*DATA TO USE*
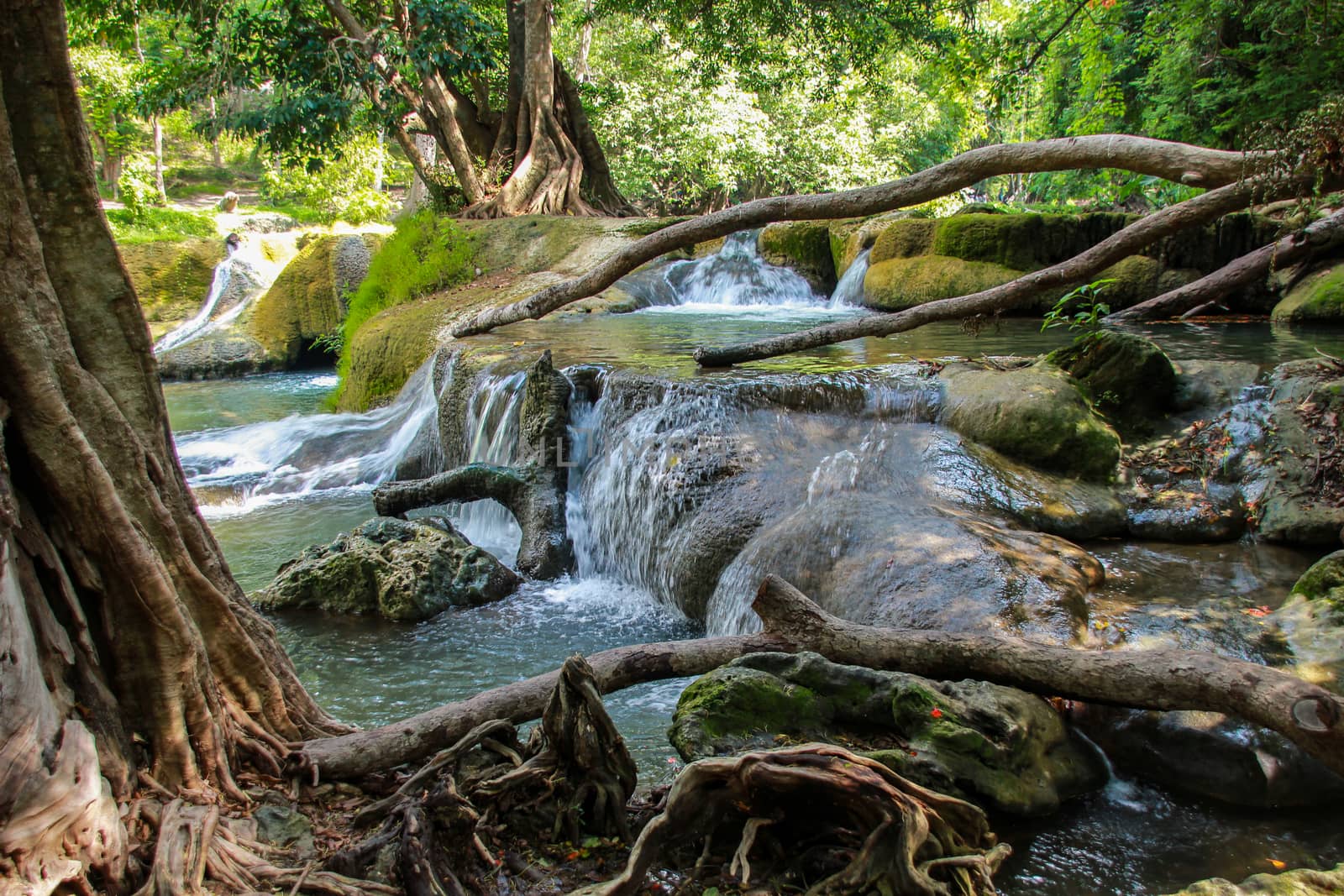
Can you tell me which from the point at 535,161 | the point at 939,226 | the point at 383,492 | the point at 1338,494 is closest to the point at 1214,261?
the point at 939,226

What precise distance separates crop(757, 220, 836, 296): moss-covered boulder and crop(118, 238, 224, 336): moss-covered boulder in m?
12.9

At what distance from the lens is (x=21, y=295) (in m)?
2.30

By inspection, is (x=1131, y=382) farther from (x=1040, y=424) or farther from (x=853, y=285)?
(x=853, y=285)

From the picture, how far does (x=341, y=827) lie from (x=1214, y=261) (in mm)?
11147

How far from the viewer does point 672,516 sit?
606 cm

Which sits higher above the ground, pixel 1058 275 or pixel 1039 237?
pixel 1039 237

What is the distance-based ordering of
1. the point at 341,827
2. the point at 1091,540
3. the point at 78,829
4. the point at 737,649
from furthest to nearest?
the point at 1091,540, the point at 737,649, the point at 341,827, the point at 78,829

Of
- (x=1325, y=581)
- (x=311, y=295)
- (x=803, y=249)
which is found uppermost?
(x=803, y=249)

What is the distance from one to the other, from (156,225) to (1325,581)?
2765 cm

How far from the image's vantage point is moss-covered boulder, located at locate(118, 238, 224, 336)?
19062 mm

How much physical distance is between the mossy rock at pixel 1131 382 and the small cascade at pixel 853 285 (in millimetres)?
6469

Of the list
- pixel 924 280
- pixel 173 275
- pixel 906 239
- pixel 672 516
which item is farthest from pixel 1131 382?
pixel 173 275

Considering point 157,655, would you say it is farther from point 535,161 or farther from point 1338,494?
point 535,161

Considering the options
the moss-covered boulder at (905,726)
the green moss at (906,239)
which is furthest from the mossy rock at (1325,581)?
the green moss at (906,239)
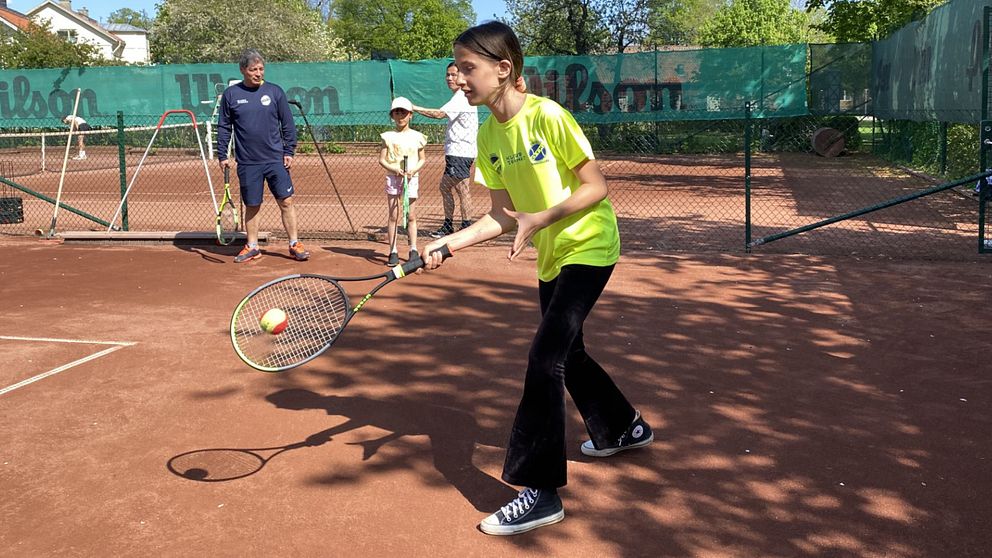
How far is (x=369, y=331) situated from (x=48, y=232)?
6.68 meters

--

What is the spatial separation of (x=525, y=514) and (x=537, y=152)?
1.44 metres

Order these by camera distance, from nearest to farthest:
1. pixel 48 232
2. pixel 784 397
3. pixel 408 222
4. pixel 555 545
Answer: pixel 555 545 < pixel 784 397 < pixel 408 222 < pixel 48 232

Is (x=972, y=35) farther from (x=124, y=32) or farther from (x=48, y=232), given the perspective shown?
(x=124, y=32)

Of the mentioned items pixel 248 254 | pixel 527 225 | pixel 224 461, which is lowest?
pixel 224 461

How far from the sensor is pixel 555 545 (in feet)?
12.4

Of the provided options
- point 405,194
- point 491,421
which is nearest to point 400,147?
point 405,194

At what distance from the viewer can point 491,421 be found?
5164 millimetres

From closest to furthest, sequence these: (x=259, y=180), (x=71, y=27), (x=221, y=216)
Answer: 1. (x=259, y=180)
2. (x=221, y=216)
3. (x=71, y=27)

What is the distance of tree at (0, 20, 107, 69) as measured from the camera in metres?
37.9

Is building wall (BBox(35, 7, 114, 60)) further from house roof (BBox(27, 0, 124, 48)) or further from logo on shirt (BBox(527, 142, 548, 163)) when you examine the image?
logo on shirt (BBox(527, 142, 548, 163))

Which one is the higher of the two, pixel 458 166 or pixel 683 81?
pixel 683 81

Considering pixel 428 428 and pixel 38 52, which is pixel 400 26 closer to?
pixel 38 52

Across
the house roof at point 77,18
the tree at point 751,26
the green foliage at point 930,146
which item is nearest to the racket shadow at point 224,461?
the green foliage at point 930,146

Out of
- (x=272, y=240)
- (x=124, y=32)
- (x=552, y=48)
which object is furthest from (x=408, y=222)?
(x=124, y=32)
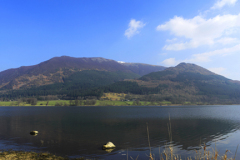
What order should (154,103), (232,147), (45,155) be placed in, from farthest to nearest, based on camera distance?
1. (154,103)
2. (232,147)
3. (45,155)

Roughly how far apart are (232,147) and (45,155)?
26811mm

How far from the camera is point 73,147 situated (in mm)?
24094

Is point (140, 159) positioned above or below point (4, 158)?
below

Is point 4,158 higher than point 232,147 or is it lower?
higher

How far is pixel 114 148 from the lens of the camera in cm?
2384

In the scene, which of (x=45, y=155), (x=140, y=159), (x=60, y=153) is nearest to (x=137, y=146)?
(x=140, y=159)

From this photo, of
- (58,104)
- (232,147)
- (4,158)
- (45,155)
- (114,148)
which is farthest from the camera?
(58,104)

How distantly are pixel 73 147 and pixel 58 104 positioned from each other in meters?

---

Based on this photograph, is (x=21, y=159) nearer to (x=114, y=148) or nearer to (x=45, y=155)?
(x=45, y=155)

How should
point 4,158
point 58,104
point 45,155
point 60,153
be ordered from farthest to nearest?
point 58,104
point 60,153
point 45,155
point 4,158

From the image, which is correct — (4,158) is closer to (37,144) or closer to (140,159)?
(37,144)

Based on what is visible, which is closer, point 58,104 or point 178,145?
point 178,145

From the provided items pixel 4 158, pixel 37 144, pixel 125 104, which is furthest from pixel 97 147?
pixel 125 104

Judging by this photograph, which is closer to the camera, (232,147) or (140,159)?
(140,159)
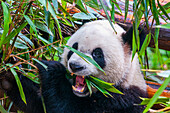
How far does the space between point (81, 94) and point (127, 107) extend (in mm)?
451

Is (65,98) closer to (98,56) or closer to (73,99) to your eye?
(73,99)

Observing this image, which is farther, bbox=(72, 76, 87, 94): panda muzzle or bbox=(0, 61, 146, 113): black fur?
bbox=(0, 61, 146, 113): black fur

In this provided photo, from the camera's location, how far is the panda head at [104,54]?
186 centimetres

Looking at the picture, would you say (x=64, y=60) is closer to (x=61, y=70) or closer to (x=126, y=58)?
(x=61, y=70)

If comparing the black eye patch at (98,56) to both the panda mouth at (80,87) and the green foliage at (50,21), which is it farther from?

*WHAT THE EXERCISE ASKS*
Edit the records between the line containing "Can you tell" and the line containing "6.68 meters", inclusive, changing "mossy rock" to "moss-covered stone" and keeping everything else the same. Return only those lines, without the pictures.

*WRITTEN SOLUTION*
Can you tell me which from the point at 535,161 | the point at 939,226 | the point at 383,492 | the point at 1338,494 is closest to the point at 1214,261?
the point at 939,226

What precise distance separates crop(757, 220, 836, 296): moss-covered boulder and crop(118, 238, 224, 336): moss-covered boulder in m?
12.9

At what distance from the lens is (x=21, y=295) (in m)?
2.30

By inspection, is (x=1131, y=382) farther from (x=1040, y=424) or farther from (x=853, y=285)?
(x=853, y=285)

From the picture, how far does (x=341, y=827) lie from (x=1214, y=261) (in mm)?
11147

How far from the viewer does point 672,516 sit?
606 cm

Which sits higher above the ground, pixel 1058 275 or pixel 1039 237?
pixel 1039 237

What is the distance-based ordering of
1. the point at 341,827
2. the point at 1091,540
3. the point at 78,829
4. the point at 737,649
from furthest to nearest?
the point at 1091,540, the point at 737,649, the point at 341,827, the point at 78,829

Of
- (x=1325, y=581)
- (x=311, y=295)
- (x=803, y=249)
which is found uppermost?
(x=803, y=249)

What is the distance from one to the other, from (156,225) to (1325,581)?
2765 cm

How far from the image's vantage point is moss-covered boulder, located at locate(118, 238, 224, 336)?
19062 mm

How much physical distance is between the moss-covered stone at pixel 1131 382 and the small cascade at pixel 853 285 (in millimetres)?
6469

Of the list
- pixel 924 280
- pixel 173 275
- pixel 906 239
- pixel 672 516
which item is farthest from pixel 1131 382?
pixel 173 275

Considering point 157,655, would you say it is farther from point 535,161 or farther from point 1338,494?
point 535,161

Considering the options
the moss-covered boulder at (905,726)
the green moss at (906,239)
which is furthest from the moss-covered stone at (1325,581)?
the green moss at (906,239)
How far is (x=369, y=331) situated from (x=48, y=232)?
6.68 meters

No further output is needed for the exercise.